# Afrecha



## lamismagata

Por favor quiero saber el nombre de Afrecha en Inglés. Dentro del contexto de regiones del mediterraneo, parece ser el nombre paleolítico de Africa


----------



## k-in-sc

It doesn't look like it's used in English. What's the context?


----------



## Chris K

From looking at the context of various Google results it apparently just means "Africa," but I'm not sure of the origin of this particular spelling variant.


----------



## lamismagata

thank you, yes it seems to be an old name of Africa, but I think it has a particular localization over there


----------



## k-in-sc

Maybe you'd like to provide some context or explain why you need it.


----------



## lamismagata

Bueno estoy traduciendo un libro al inglés sobre temas de medio ambiente y alli se dice que la mayoraía de paises unos 120 entre ellos Brasil, México, y Argentina, Afrecha y todo el mundo árabe solo han alcanzado el nivel de sociedades de consumo.


----------



## k-in-sc

Something doesn't sound right. For one thing, Africa isn't a country. For another, most African countries aren't in the same class economically as the other countries you mentioned. 
Was that the exact sentence? And is your text a scan?
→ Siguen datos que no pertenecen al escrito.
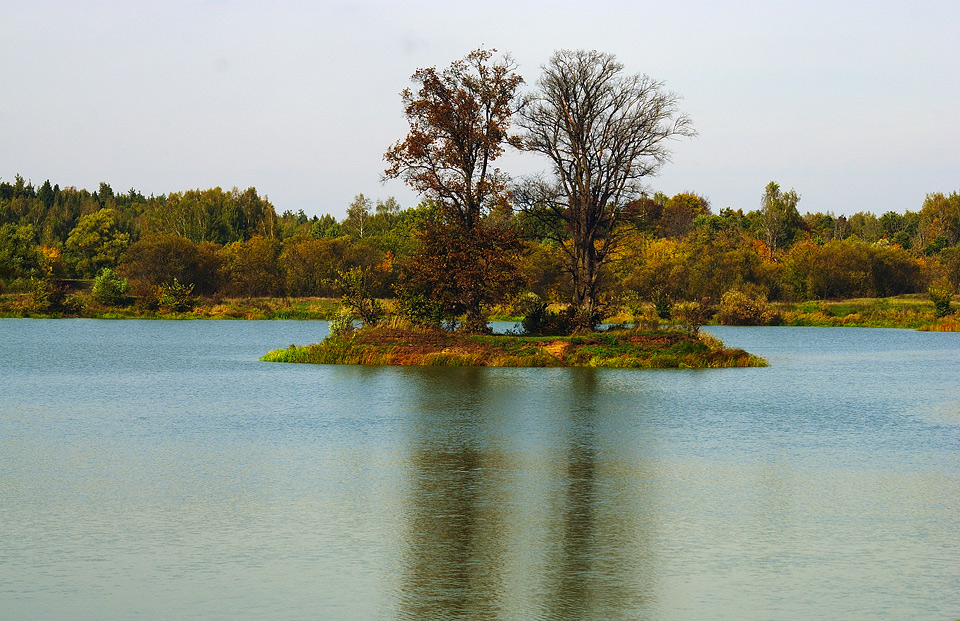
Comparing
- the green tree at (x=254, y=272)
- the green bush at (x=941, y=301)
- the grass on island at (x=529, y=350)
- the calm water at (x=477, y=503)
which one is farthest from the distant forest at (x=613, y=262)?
the calm water at (x=477, y=503)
Is "Afrecha" mentioned in other places in the text?


----------



## lamismagata

No it is not mentioned in other part but, there are other text, one of Spencer Wells in National Geographic, wait a moment it is mentioned like this, Afrecha. In another text from a Chilenean University, it was mentioned as an area turn inginto a desert. I know Africa is not a continent. What a understand is Afrecha is being taking as a region from North Africa, but this is not precise in the texts.


----------



## k-in-sc

Here's a National Geographic profile of Wells and a translation in which ''Afrecha'' is used to mean ''Africa.'' I don't know why -- sorry!

Hillary Mayell
for National Geographic News
January 21, 2003
_By analyzing DNA from people in all regions of the world, geneticist Spencer Wells has concluded that all humans alive today are descended from a single man who lived in *Africa *around 60,000 years ago.
_

Hillary Mayell
NATIONAL GEOGRAPHIC CHANNEL
El experto en genética Spencer Wells estudia el ADN de los modernos humanos para aprender quiénes somos, a dónde viajamos para poblar el mundo y cuán estrechamente estamos vinculados entre nosotros. 
...
Wells ha recolectado muestras de sangre de aborígenes en Australia, de los Chukchi, habitantes de la tundra de Siberia, de granjeros en las colinas de Afganistán y de nómadas en los desiertos de *Afrecha*. 
_Mediante un análisis de los cambios genéticos en el cromosoma, y de hombres en todas las regiones del mundo, Wells y sus colegas establecieron que todos los seres humanos vivos en la actualidad descienden de un hombre que vivió en* Afrecha* hace unos 60,000 años._

Note that (as far as I know) human life is considered to have originated in the now-deserts of sub-Saharan Africa, not North Africa.


----------



## lamismagata

Gracias eres muy amable es una lástima que no se encuentre una referencia específica a ese nombre.


----------



## k-in-sc

Well, if you find one, please post back!


----------



## Vell Bruixot

k-in-sc said:


> Well, if you find one, please post back!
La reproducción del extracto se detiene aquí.